Shares for Nike Inc. are popping in after-hours trading — up nearly 6 percent to $75.82 as of 4:40 p.m. ET — after the company’s fourth-quarter results surpassed market watchers’ forecasts as the brand returned to growth in North America.
The Beaverton, Ore.-base athletic giant said its sales during the period rose 13 percent to $9.8 billion — handily topping analysts’ bets of $9.4 billion — as its previously softening U.S. business re-entered the black, and its international divisions soared double digits.
Overall, Q4 profits climbed 13 percent to $1.1 billion, or 69 cents per diluted share — beating out analysts’ bets for earnings of 64 cents per share.
Chairman, president and CEO Mark Parker cited the firm’s recent heightened focused on innovation — the firm has placed investment behind growing its direct-to-consumer business as well as enhancing its product initiatives — with boosting both domestic and international sales.
“Fueled by a complete digital transformation of our company end-to-end, this year set the foundation for Nike’s next wave of long-term sustainable growth and profitability,” Parker said.
Revenues at the Nike brand were up 9 percent to $9.3 billion, driven by double-digit increases in Nike Direct (DTC), international geographies, Sportswear, Global Football and growth in North America, where its sales were hit by significant growth at Adidas as well as the rise of streetwear brands like Supreme and Vans.
Business was challenged at Converse, however, where revenues fell 14 percent to $512 million, as growth in Asia was more than offset by declines in other territories.
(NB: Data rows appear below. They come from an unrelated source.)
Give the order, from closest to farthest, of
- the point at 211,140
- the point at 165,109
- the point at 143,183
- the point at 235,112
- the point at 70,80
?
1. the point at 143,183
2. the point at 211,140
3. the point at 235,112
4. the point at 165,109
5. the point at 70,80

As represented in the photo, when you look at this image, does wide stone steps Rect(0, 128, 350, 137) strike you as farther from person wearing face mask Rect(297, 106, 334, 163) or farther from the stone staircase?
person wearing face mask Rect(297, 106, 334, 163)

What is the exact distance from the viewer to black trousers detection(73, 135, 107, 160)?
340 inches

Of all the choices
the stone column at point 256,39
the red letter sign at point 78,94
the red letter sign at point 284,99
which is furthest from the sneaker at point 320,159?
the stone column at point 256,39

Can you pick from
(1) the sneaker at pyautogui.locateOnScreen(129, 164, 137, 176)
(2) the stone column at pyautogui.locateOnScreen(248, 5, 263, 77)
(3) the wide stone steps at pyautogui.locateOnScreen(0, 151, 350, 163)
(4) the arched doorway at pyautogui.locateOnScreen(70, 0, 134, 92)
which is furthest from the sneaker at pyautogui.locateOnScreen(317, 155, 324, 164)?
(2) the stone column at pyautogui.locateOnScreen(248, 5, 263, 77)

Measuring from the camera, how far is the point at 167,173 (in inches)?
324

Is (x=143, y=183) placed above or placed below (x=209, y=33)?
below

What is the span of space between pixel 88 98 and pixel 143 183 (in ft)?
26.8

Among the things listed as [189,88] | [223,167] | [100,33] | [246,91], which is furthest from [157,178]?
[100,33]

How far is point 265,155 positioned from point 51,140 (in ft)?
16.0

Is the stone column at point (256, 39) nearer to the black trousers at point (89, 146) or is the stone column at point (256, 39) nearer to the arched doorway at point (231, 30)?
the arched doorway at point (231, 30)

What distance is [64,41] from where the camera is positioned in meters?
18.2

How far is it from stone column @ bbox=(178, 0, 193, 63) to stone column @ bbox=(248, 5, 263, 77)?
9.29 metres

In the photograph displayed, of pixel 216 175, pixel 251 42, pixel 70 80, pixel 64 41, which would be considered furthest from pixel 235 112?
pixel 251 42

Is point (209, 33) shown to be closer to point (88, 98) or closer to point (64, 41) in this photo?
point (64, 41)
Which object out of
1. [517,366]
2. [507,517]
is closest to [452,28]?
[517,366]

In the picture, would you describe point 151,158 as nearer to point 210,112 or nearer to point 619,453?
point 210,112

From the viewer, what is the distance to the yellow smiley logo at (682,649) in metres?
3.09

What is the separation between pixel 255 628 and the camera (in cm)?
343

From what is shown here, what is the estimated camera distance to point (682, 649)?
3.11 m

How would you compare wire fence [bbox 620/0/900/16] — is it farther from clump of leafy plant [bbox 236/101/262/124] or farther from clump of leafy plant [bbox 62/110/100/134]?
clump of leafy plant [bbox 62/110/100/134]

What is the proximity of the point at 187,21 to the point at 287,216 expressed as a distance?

For the full year, overall company sales rose 6 percent to $36.4 billion. The brand saw a 5 percent sales gain to $34.5 billion — with wholesale up 2 percent and DTC revenues up 12 percent to $10.4 billion. (DTC gains were driven by a 25 percent increase in its digital commerce sales the addition of new stores and 4 percent growth in comparable store sales.)
Full-year revenues for Converse were down 11 percent to $1.9 billion as it faced a sales slowdown in the U.S. Jordan brand’s wholesale sales fell 8 percent to $2.9 billion.